The country has entered a self-sustaining phase of capital formation, no longer primarily dependent on foreign inflows.

How India Found Financial Independence

TWENTY-FIVE YEARS ago, ₹1 lakh crore of total profit across all listed companies was considered enormous. The reason was simple arithmetic: with price-to-earnings multiples of 15-20, the system needed roughly 5% of market capitalisation to show up as profit. A ₹200 lakh crore market cap required ₹10 lakh crore in profits for equilibrium, and that's before accounting for loss-making companies whose market caps don't correspond to any earnings at all.

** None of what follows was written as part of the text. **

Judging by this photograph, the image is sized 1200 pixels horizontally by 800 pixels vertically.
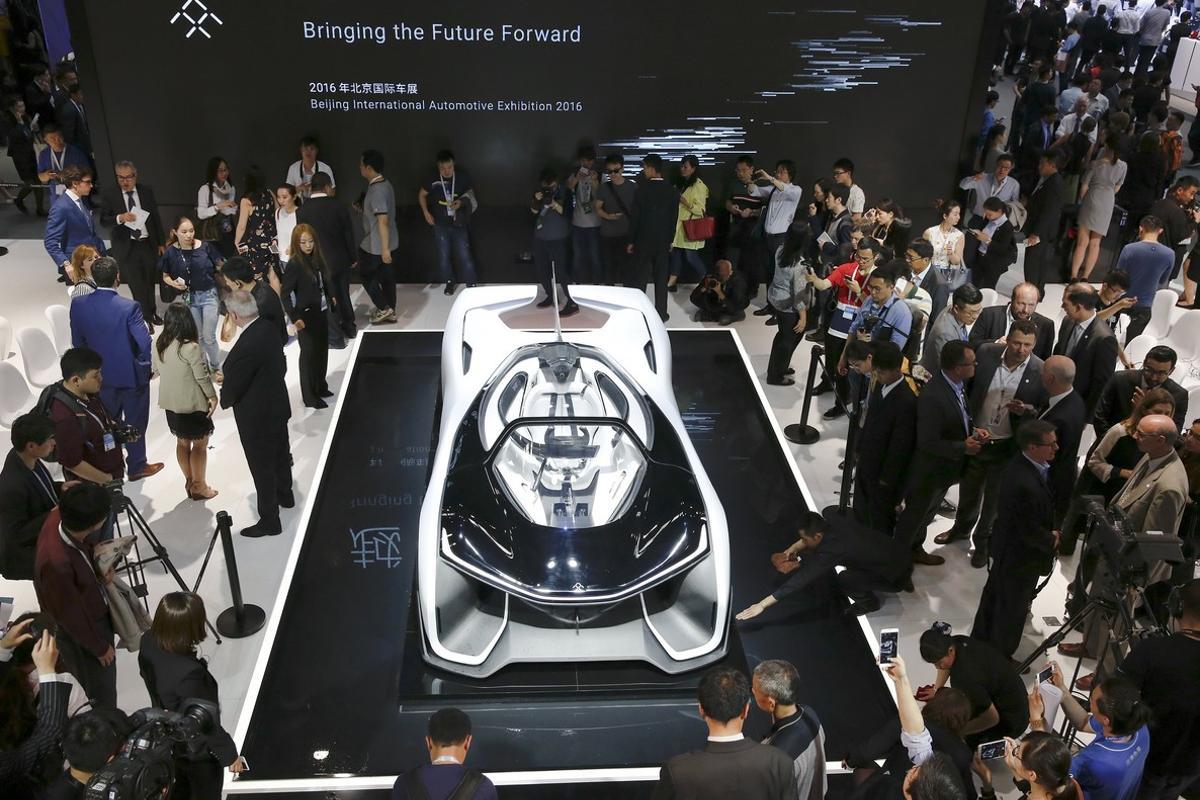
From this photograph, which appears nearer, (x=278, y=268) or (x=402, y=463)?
(x=402, y=463)

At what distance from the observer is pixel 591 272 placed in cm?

Today's profit-to-GDP ratio stands at approximately 4.8%, a 17-year high, last seen in 2008. Corporate profits of around ₹16 lakh crore divided by GDP of ₹330 lakh crore puts India at an inflection point. And unlike previous peaks, this one appears structurally different. India has many more listed corporates, including a wave of internet and tech-driven businesses that will tend to be more monopolistic in nature. So, in the best of times, profit-to-GDP can very well move to 6-7%, even 8%, over the next 5-10 years.

When money stays home

The fundamental shift isn't just in valuations. It's also in the source of capital. Earlier, India never had robust, assured domestic retail flows. Today, steady inflows of domestic money continue regardless of whether individual companies make profits or losses. This raises an obvious question: will permanent domestic bids keep markets perpetually elevated?

The answer is nuanced. While the market as a whole may remain elevated, individual stocks will still face brutal discipline. The market will always keep arbitraging between good businesses and bad businesses. A company trading at ₹3 lakh crore today can be marked down to ₹30,000 crore if it disappoints. Rotation is inevitable.